More austerity: Grim Osborne ready to target richest and poorest
The richest and poorest in society are set to pay the biggest price of George Osborne's latest tax rises and spending cuts.
The chancellor will combine a major drive to reduce welfare spending with further moves to make the wealthiest pay more in his autumn statement on Wednesday.
Liberal Democrat calls for a mansion tax have fallen on deaf ears, however. Osborne confirmed the proposal, which would have hit properties worth over £1 million, is not going ahead.
Instead the chancellor pledged to make Britain's wealthiest individuals pay more, but did not offer any details about how that would be achieved.
"There is another conception of fairness: the individual that goes to work and the next-door neighbour is living a life on benefits," he told BBC1's The Andrew Marr Show.
"Make the rich pay, but also make sure you're tackling a welfare system which is deeply unfair to working people.
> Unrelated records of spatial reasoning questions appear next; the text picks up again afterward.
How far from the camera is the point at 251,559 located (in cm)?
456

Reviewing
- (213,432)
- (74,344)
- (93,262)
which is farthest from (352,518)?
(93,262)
We're determined to cut welfare so that work always pays."
Osborne had warned in his March Budget that the total welfare bill would have to fall by around £10 billion to avoid further austerity in other areas of public spending.
Today he rejected the logic of the 50p top rate on income tax as "completely phony", arguing it does not bring in more revenue to the Treasury's coffers, and instead cited taxes on property and restricted tax reliefs as evidence that the coalition was already acting against the richest.
The chancellor added: "I'm very clear going forward, we've got to deal with the deficit. That means more difficult decisions, the richest are going to pay more than they're paying at the moment."
The Office of Budget Responsibility is expected to confirm that Britain's economy has shrunk in the last year, despite quarterly growth in the last three months registering one per cent.
"If you're in a hole, you just stop digging. He's still digging, making it harder for families," shadow chancellor Ed Balls told the same programme.
"In the end, it's about judgement. His judgement has been proved to be woefully lacking."
Balls said Labour backed moves to squeeze Labour spending, but suggested the best way to do this was to improve the broader economic situation.
He attacked the government's growth programme as a "shambles" and said its work programme was "failing".
"The welfare bill is up because inflation was up and long-term unemployment is up," Balls added.
Britain's double-dip recession means it is now unlikely the chancellor will meet his target of reducing the UK's total debts as a share of GDP between 2014/15 and 2015/16.
"It's clearly taking longer to deal with Britain's debts, to recover from the financial crisis than anyone would have hoped," Osborne acknowledged this morning.
"But we've made real progress… and to turn back now would be a complete disaster for our country."
Osborne will announce extra investment in the part of HM Revenue and Customs that tackles tax avoidance by multinational companies tomorrow.